Italian Sonnet: The Petrarchan sonnet is the original version of the Italian sonnet, as it was popularised by Francesco Petrarch. The poem starts with two quatrains (four-line stanzas) that make up an octave, and ends with two tercets (three-line stanzas) that make up a single six-line stanza called a sestet. The standard rhyme scheme in this type of sonnet is: Octave (ABBA ABBA), while the rhyme scheme for the sestet is either (CADENCE) or (CDCDCD).

English Sonnet: In the 16th century, English poet Thomas Wyatt brought the sonnet to the English language by converting Petrarch's writings from Italian.

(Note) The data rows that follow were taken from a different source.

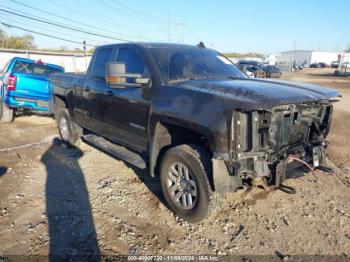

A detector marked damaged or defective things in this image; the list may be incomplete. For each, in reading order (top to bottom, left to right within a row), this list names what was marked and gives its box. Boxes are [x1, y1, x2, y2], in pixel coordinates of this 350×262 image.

damaged black truck [50, 43, 340, 223]
crumpled hood [178, 78, 340, 110]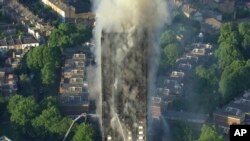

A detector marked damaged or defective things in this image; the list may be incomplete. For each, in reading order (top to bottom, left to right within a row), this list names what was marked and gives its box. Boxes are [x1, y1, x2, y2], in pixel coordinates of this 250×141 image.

charred facade [101, 31, 147, 141]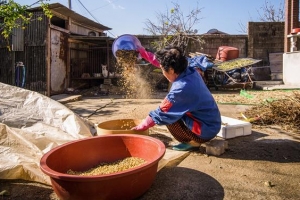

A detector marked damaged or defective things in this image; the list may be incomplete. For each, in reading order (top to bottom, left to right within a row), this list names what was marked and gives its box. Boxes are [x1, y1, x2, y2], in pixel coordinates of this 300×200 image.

rusty metal roof [28, 2, 111, 30]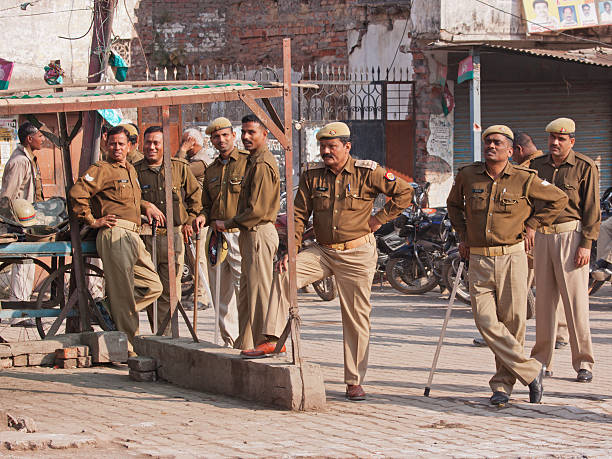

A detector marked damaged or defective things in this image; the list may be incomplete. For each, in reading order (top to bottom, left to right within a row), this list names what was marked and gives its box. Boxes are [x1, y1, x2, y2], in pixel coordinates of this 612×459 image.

rusty metal frame [0, 39, 302, 348]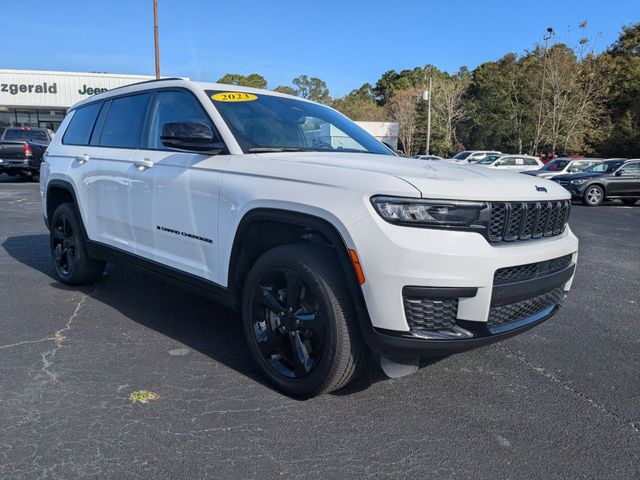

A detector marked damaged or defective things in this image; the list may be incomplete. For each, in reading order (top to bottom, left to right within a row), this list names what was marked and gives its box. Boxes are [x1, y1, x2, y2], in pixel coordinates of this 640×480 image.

crack in pavement [496, 344, 640, 436]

The Earl of Surrey, Wyatt's ancestor, then introduced a new pattern and rhyme scheme to the genre, which became the defining characteristics of the English sonnet three quatrains of four lines are accompanied by a two-line couplet, and the fourteen lines are all written in iambic pentameter. The lines follow the ABAB CDCD EFEF GG rhyme scheme.

Spenserian Sonnet: Edmund Spenser, a 16th-century English poet, developed his own version of the English sonnet, using the rhyme scheme ABAB BCBC CDCD EE.

Note: A sonnet is a poem composed of 14 lines, usually in iambic pentameter, that expresses a thought or idea and follows a rhyme scheme. The fourth, and final part of the sonnet is two lines long and is called the couplet. The couplet is rhymed CC, meaning the last two lines rhyme with each other.